Instructions for the task – Rewrite every row below, changing "frozen sea surface" to "sea ice" and leaving everything else as it stands. Omit the pictures from your answer.

Record list –
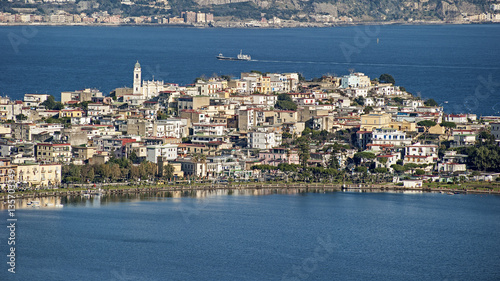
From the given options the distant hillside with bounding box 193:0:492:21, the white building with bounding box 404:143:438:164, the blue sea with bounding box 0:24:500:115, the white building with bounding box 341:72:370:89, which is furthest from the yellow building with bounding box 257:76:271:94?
the distant hillside with bounding box 193:0:492:21

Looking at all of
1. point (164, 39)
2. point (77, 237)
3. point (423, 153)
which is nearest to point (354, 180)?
point (423, 153)

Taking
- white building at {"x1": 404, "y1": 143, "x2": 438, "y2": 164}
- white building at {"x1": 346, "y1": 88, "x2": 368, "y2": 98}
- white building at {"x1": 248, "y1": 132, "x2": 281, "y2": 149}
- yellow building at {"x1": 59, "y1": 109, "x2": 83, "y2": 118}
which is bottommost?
white building at {"x1": 404, "y1": 143, "x2": 438, "y2": 164}

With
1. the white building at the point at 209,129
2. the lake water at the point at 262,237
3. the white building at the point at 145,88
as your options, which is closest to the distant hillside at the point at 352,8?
the white building at the point at 145,88

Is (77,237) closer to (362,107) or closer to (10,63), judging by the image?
(362,107)

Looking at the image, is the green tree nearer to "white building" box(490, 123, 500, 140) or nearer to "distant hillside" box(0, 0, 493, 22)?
"white building" box(490, 123, 500, 140)

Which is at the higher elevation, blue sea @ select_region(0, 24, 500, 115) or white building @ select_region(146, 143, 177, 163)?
blue sea @ select_region(0, 24, 500, 115)

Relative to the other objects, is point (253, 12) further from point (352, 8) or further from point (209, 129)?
point (209, 129)

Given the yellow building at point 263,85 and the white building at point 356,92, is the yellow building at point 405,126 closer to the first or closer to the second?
the white building at point 356,92

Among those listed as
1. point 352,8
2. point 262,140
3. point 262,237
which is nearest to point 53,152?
point 262,140
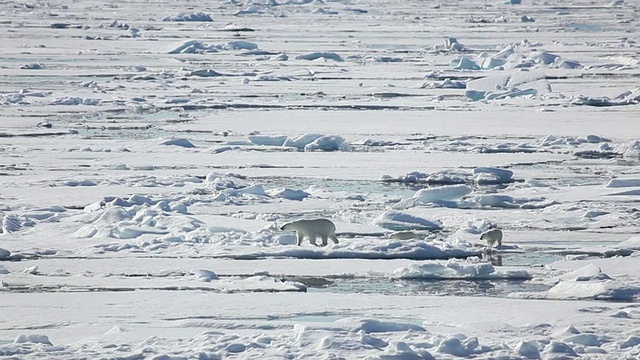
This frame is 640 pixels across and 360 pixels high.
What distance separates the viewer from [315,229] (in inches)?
262

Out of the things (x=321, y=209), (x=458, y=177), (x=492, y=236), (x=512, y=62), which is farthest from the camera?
(x=512, y=62)

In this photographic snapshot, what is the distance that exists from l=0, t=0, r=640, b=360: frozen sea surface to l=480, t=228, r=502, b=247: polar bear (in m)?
0.07

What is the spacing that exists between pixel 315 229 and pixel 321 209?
135cm

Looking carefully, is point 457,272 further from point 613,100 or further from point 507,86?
point 507,86

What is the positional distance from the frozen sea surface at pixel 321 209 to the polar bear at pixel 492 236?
0.07m

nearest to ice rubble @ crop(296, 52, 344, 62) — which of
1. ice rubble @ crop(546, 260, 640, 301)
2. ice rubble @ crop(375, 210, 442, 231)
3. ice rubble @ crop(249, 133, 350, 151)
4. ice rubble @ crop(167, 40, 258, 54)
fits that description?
ice rubble @ crop(167, 40, 258, 54)

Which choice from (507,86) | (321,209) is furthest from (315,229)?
(507,86)

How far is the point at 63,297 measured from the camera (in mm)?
5465

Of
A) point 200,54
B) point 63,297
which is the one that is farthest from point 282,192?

Task solution –
From the given options the distant hillside with bounding box 193:0:492:21, the white building with bounding box 404:143:438:164, the blue sea with bounding box 0:24:500:115, the white building with bounding box 341:72:370:89, which is furthest from the yellow building with bounding box 257:76:271:94?
the distant hillside with bounding box 193:0:492:21

Looking at all of
1. point (164, 39)
2. point (77, 237)
3. point (423, 153)
which is nearest to point (354, 180)?
point (423, 153)

Taking
- white building at {"x1": 404, "y1": 143, "x2": 438, "y2": 164}
- white building at {"x1": 346, "y1": 88, "x2": 368, "y2": 98}
- white building at {"x1": 248, "y1": 132, "x2": 281, "y2": 149}
- yellow building at {"x1": 59, "y1": 109, "x2": 83, "y2": 118}
which is bottommost?
white building at {"x1": 404, "y1": 143, "x2": 438, "y2": 164}

With
1. the white building at the point at 209,129
2. the lake water at the point at 262,237
3. the white building at the point at 145,88
as your options, which is closest to the distant hillside at the point at 352,8?
the white building at the point at 145,88

Is (77,237) closer to (362,107) or closer to (10,63), judging by the image?
(362,107)

Looking at the image, is the green tree nearer to "white building" box(490, 123, 500, 140) or nearer to "distant hillside" box(0, 0, 493, 22)?
"white building" box(490, 123, 500, 140)

Which is at the higher elevation, blue sea @ select_region(0, 24, 500, 115) or white building @ select_region(146, 143, 177, 163)?
blue sea @ select_region(0, 24, 500, 115)

Relative to the other objects, is point (253, 12) further from point (352, 8) or further from point (209, 129)?
point (209, 129)

Given the yellow building at point 263,85 and the white building at point 356,92, is the yellow building at point 405,126 closer to the first or closer to the second?
the white building at point 356,92

Among those listed as
1. point 352,8
2. point 262,140
3. point 262,237
which is nearest to point 53,152?
point 262,140
This frame is 640 pixels across and 360 pixels high.
What distance separates the viewer from [315,229] (in inches)?
262

Out of the things (x=321, y=209), (x=458, y=177), (x=492, y=236), (x=512, y=62), which is farthest from the camera?
(x=512, y=62)

In this photographic snapshot, what is the distance that exists from l=0, t=0, r=640, b=360: sea ice to l=480, t=228, r=502, b=247: polar bear (in m)?
0.07

What is the spacing that exists between pixel 315 229 and pixel 321 209?
135cm

Looking carefully, is point 457,272 further from point 613,100 or further from point 507,86?
point 507,86

What is the positional distance from the sea ice at pixel 321 209 to the polar bear at pixel 492 236?
0.07m

nearest to ice rubble @ crop(296, 52, 344, 62) — which of
1. ice rubble @ crop(546, 260, 640, 301)
2. ice rubble @ crop(375, 210, 442, 231)
3. ice rubble @ crop(249, 133, 350, 151)
4. ice rubble @ crop(167, 40, 258, 54)
fits that description?
ice rubble @ crop(167, 40, 258, 54)

Which choice from (507,86) | (321,209) is furthest from (315,229)?
(507,86)

How far is the point at 63,297 measured from the camera (in mm)?
5465

Of
A) point 200,54
B) point 63,297
which is the one that is farthest from point 282,192?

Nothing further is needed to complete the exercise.